**PROBLEM SET**:
1 - For each statement, answer yes or no according to the mailing-list thread on guest xstate size, and quote the words that decide it: (a) the patch changes one file; (b) Maxim Levitsky worries that xfeatures_mask_supervisor() returns only the supervisor features currently in use; (c) Sean Christopherson's reply is dated Friday, 3 Nov 2023.
2 - Carry on the mailing-list thread on guest xstate size from its final line.

All of lore.kernel.org
 help / color / mirror / Atom feed
From: Sean Christopherson <seanjc@google.com>
To: Maxim Levitsky <mlevitsk@redhat.com>
Cc: Weijiang Yang <weijiang.yang@intel.com>,
	Dave Hansen <dave.hansen@intel.com>,
	pbonzini@redhat.com,  kvm@vger.kernel.org,
	linux-kernel@vger.kernel.org, peterz@infradead.org,
	 chao.gao@intel.com, rick.p.edgecombe@intel.com,
	john.allen@amd.com
Subject: Re: [PATCH v6 06/25] x86/fpu/xstate: Opt-in kernel dynamic bits when calculate guest xstate size
Date: Fri, 3 Nov 2023 07:33:01 -0700	[thread overview]
Message-ID: <ZUUEnXcqgY7O0jp7@google.com> (raw)
In-Reply-To: <f4e2d8c79ca3f238aafd61a82a3f5ad5c2d6bcab.camel@redhat.com>

On Thu, Nov 02, 2023, Maxim Levitsky wrote:
> On Wed, 2023-11-01 at 07:16 -0700, Sean Christopherson wrote:
> > On Tue, Oct 31, 2023, Maxim Levitsky wrote:
> > > On Thu, 2023-10-26 at 10:24 -0700, Sean Christopherson wrote:
> > > > --
> > > > From: Sean Christopherson <seanjc@google.com>
> > > > Date: Thu, 26 Oct 2023 10:17:33 -0700
> > > > Subject: [PATCH] x86/fpu/xstate: Always preserve non-user xfeatures/flags in
> > > >  __state_perm
> > > > 
> > > > Fixes: 781c64bfcb73 ("x86/fpu/xstate: Handle supervisor states in XSTATE permissions")
> > > > Signed-off-by: Sean Christopherson <seanjc@google.com>
> > > > ---
> > > >  arch/x86/kernel/fpu/xstate.c | 18 +++++++++++-------
> > > >  1 file changed, 11 insertions(+), 7 deletions(-)
> > > > 
> > > > diff --git a/arch/x86/kernel/fpu/xstate.c b/arch/x86/kernel/fpu/xstate.c
> > > > index ef6906107c54..73f6bc00d178 100644
> > > > --- a/arch/x86/kernel/fpu/xstate.c
> > > > +++ b/arch/x86/kernel/fpu/xstate.c
> > > > @@ -1601,16 +1601,20 @@ static int __xstate_request_perm(u64 permitted, u64 requested, bool guest)
> > > >  	if ((permitted & requested) == requested)
> > > >  		return 0;
> > > >  
> > > > -	/* Calculate the resulting kernel state size */
> > > > +	/*
> > > > +	 * Calculate the resulting kernel state size.  Note, @permitted also
> > > > +	 * contains supervisor xfeatures even though supervisor are always
> > > > +	 * permitted for kernel and guest FPUs, and never permitted for user
> > > > +	 * FPUs.
> > > > +	 */
> > > >  	mask = permitted | requested;
> > > > -	/* Take supervisor states into account on the host */
> > > > -	if (!guest)
> > > > -		mask |= xfeatures_mask_supervisor();
> > > >  	ksize = xstate_calculate_size(mask, compacted);
> > > 
> > > This might not work with kernel dynamic features, because
> > > xfeatures_mask_supervisor() will return all supported supervisor features.
> > 
> > I don't understand what you mean by "This".
> 
> > 
> > Somewhat of a side topic, I feel very strongly that we should use "guest only"

**RECORDED DATA**:
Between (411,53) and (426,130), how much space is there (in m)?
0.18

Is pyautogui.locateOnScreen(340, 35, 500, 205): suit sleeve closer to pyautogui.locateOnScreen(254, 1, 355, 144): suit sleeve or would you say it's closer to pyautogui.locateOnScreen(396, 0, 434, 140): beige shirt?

**THE RESPONSES**:
1 -
(a) Yes: "1 file changed, 11 insertions(+), 7 deletions(-)".
(b) No: "xfeatures_mask_supervisor() will return all supported supervisor features."
(c) Yes: "Date: Fri, 3 Nov 2023 07:33:01 -0700".

2 -
> > terminology instead of "dynamic".  There is nothing dynamic about whether or not
> > XFEATURE_CET_KERNEL is allowed; there's not even a real "decision" beyond checking
> > wheter or not CET is supported.
> 
> > > Therefore at least until we have an actual kernel dynamic feature (a feature
> > > used by the host kernel and not KVM, and which has to be dynamic like AMX),
> > > I suggest that KVM stops using the permission API completely for the guest
> > > FPU state, and just gives all the features it wants to enable right to
> > 
> > By "it", I assume you mean userspace?
> > 
> > > __fpu_alloc_init_guest_fpstate() (Guest FPU permission API IMHO should be
> > > deprecated and ignored)
> > 
> > KVM allocates guest FPU state during KVM_CREATE_VCPU, so not using prctl() would
> > either require KVM to defer allocating guest FPU state until KVM_SET_CPUID{,2},
> > or would require a VM-scoped KVM ioctl() to let userspace opt-in to
> > 
> > Allocating guest FPU state during KVM_SET_CPUID{,2} would get messy, 
> 
> > as KVM allows
> > multiple calls to KVM_SET_CPUID{,2} so long as the vCPU hasn't done KVM_RUN.  E.g.
> > KVM would need to support actually resizing guest FPU state, which would be extra
> > complexity without any meaningful benefit.
> 
> 
> OK, I understand you now. What you claim is that it is legal to do this:
> 
> - KVM_SET_XSAVE
> - KVM_SET_CPUID (with AMX enabled)
> 
> KVM_SET_CPUID will have to resize the xstate which is already valid.

I was actually talking about

  KVM_SET_CPUID2 (with dynamic user feature #1)
  KVM_SET_CPUID2 (with dynamic user feature #2)

The second call through __xstate_request_perm() will be done with only user
xfeatures in @permitted and so the kernel will compute the wrong ksize.

> Your patch to fix the __xstate_request_perm() does seem to be correct in a
> sense that it will preserve the kernel fpu components in the fpu permissions.
> 
> However note that kernel fpu permissions come from
> 'fpu_kernel_cfg.default_features' which don't include the dynamic kernel
> xfeatures (added a few patches before this one).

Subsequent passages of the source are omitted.